Разговор снова пошел о былых временах: учебе, службе, боевых действиях. Они сидели и, периодически обновляя свои стаканы, говорили о всякой всячине. Выпитое потихоньку давало о себе знать, голоса их стали громче, а речь медленнее. Они вспомнили немалое количество забавных историй, связанных с их совместной учебой... Лавров почувствовал, что немного захмелел.
– Ладно, – оперся он о стену, – хватит пока войны и прочей ерунды. Давай как в мирное время, например, песню споем.
– А почему бы и не спеть, – тут же поддержал его Джабелия. – Давай вашу, русскую.
– Ого?! – удивился майор. – Ну, ты давай начинай, а я подхвачу.
– «Степь да степь кругом», – торжественно объявил грузин и запел.
Голос у него был прекрасный, и запел он поначалу громко, но тут же опомнился, снизив тон, – не на концерте. Батяня, делая еще глоток, сразу не вступил, а подхватил со второго куплета. Дуэтом они допели до конца. Майор был весьма доволен и задумался над следующей песней, которую можно было исполнить. Джабелия совершенно расслабился и сидел, думая о чем-то своем.
– Стой, – произнес Батяня и оживился: – Давай споем «В смертный час».
Давид в раздумьях пожал плечами и сделал глоток прямо из бутылки.
– Не жизнеутверждающе совсем. Мрачно как-то, – ухмыльнулся грузин.
Батяня, услышав такой комментарий, тихонько шмыгнул носом и задумался.
– Да, действительно мрачновато, – согласился он с товарищем, которому еще неизвестно сколько предстояло мытариться.
Десантник снова принялся перебирать в памяти знакомые ему песни, и вдруг его словно осенило. Он выкинул указательный палец вверх и принялся им трясти.
– Вот что, давай я лучше вашу спою ? «Сулико». Тоже не очень веселая, но лиричная. И очень даже кстати в данной ситуации. Подхватывай.

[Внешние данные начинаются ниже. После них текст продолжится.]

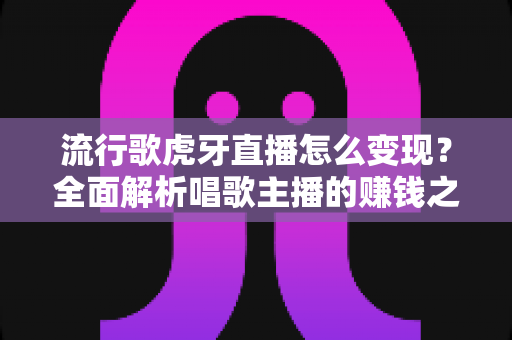 流行歌虎牙直播怎么变现？全面解析唱歌主播的赚钱之道与实战技巧
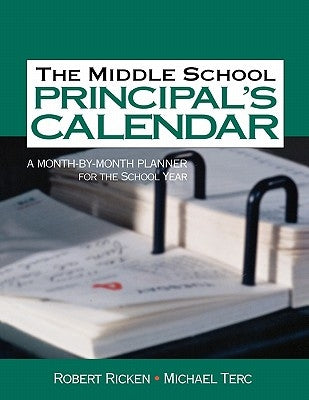 The Middle School Principal′s Calendar: A Month-By-Month Planner for the School Year Paperback Corwin Publishers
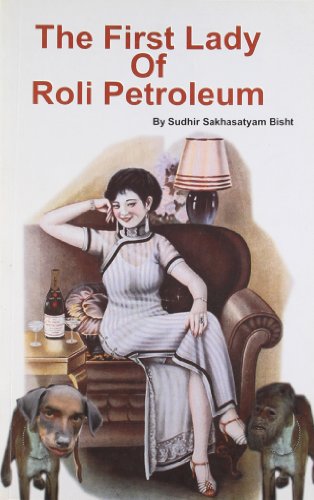 Stock image for The First Lady Of Roli Petroleum for sale by Books Puddle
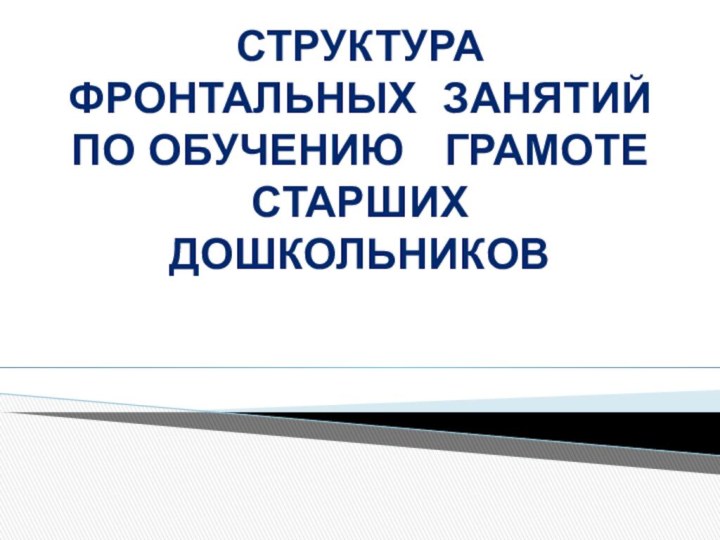 СТРУКТУРА  ФРОНТАЛЬНЫХ ЗАНЯТИЙ   ПО ОБУЧЕНИЮ  ГРАМОТЕ СТАРШИХ ДОШКОЛЬНИКОВ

Джабелия, которому, понятно, нравилась эта мелодия, ничего не имел против. Батяня закашлялся, словно настраивая голос, и, сдвинув брови, затянул песню. У него неплохо получалось, и зиндан наполнился чарующими звуками народной песни.
Майор пел очень душевно. Помогая себе руками, Лавров становился похожим на оперного певца, исполняющего главную арию. Оба друга пели, пока сверху не послышался какой-то шум. Десантник тут же притих, бросив взгляд на Джабелия. Они оба напряглись, вслушиваясь в происходящее снаружи. Оттуда донесся топот армейских сапог, отчетливо зазвучали голоса. Говоривших явно было двое.
– Он сказал, что ненадолго, товарищ генерал. Я его сейчас позову, – послышались сбивчивые объяснения охранника.
– Я ему покажу «ненадолго!» – грохотал голос.
Батяня тут же опознал Славина. Судя по крикам, генерал был не в духе. Батяня быстро принял серьезный вид, пристально всматриваясь вверх.